- PASSAGE GIVEN:
[BEGIN]
Russian teachers are being placed on the front lines of a push to turn Russian children into loyal, militarized nationalists at younger and younger ages. Radical changes are being made to the educational system, and the Education Ministry is taking a back seat to hard-line propagandists.
Schools must now conduct “patriotic” classes teaching the Kremlin’s views on the war. Teachers that refuse are being fired. Textbooks are being rewritten and purged of information regarding Ukraine and its capital, Kyiv. The Russian Parliament overruled the Education Ministry’s plan on how they wanted to revise the textbooks stating that it was a matter of “national security.”
Nikolai Patrushev, chief of the Russian Security Council and close Putin ally, is including this educational reform as part of a government-wide push to create loyal citizens from the cradle to the grave. The Young Army is a Russian military youth group that was founded by the Defense Ministry in 2015 following Moscow’s annexation of Crimea. There are those who are quietly drawing comparisons between this program to the Hitler Youth of World War II.
Anton Litvin used to be a happy Moscovite with a nice house, a good job, and a growing young family. When his local schools began to be used for propaganda purposes in the war against Ukraine, he pulled his kids out of school, sold his house, and moved out of the country. He was sickened by the idea of his kids being what he called “brainwashed” with Putin’s new take on patriotism. He realized he had had enough when his eight-year-old son’s teachers began sending home literature encouraging Litvin to enroll his child in the Youth Army summer camp.
Says Litvin, “I don’t want my kids to join the regime at this young age and to be someone’s soldiers to fight against peaceful people.” He’s currently looking for a new job in his new hometown of Tbilisi, Georgia, after leaving a lucrative position in a Moscow aeronautics company.
The increase in patriotic and propaganda-filled materials in Russian schools started off slowly at about the same time as their invasion of Crimea. Putin is trying to build a solid national identity based on the Soviet Union’s role in defeating Nazi Germany in World War II, or, as the Russians call it, “The Great Patriotic War”. Litvin sees the government as trying to give the people the same mindset they had in the old Soviet Union days. “Children are taught war is good,” he says, “From the perspective of our government.”
Many Russian Millennials Oppose the War
With strict restrictions placed on Facebook, Twitter, and other forms of social media, Putin is essentially doing a great deal to silence the voice of an entire generation. They are not buying into his propaganda, and this is why he is starting the militarization of younger and younger children. Russia currently has well over half a million official members of its Young Army.
Child Soldiers
Russian teachers are being placed on the front lines of a push to turn Russian children into loyal, militarized nationalists at younger and younger ages. Radical changes are being made to the educational system, and the Education Ministry is taking a back seat to hard-line propagandists.
[END]
- SUPPLIED INFORMATION:
[BEGIN]
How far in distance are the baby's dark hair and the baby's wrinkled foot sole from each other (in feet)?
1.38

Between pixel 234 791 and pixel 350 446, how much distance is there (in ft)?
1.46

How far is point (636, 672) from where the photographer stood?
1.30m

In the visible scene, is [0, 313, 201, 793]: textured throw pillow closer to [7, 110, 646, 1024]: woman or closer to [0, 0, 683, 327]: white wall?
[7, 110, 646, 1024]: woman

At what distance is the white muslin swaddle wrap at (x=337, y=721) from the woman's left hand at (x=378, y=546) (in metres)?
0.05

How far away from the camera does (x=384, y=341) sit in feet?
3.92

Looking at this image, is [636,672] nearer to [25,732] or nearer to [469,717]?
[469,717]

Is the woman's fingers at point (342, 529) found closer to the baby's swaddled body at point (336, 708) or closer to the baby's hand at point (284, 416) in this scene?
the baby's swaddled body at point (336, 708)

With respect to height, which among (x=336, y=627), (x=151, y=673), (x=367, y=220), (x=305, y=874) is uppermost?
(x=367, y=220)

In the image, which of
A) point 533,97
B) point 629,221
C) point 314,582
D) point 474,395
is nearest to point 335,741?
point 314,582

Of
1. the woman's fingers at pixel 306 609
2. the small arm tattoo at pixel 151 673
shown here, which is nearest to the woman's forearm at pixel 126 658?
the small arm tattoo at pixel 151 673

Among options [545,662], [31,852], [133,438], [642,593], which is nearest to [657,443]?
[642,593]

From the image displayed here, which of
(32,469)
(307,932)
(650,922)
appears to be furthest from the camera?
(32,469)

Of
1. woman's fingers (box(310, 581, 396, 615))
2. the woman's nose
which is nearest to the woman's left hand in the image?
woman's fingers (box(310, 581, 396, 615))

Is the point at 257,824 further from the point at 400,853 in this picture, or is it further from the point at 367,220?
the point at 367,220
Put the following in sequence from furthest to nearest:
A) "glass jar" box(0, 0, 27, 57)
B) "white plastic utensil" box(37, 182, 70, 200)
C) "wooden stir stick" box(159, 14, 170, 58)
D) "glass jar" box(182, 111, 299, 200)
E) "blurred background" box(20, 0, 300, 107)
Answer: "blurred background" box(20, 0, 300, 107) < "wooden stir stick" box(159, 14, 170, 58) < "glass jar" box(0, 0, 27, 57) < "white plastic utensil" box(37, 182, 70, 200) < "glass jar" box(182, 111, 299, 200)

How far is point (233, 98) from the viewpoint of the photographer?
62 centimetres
[END]
- EXERCISE REQUIREMENTS: Summarize the article on Russian schools above in two sentences.

- FINISHED EXERCISE: Russian schools must now hold "patriotic" classes that teach the Kremlin's views on the war, teachers who refuse are being fired, and textbooks are being rewritten as part of a push to turn children into loyal, militarized nationalists at younger ages. Anton Litvin, unwilling to have his children "brainwashed," pulled them out of school, sold his house and left Moscow for Tbilisi, Georgia.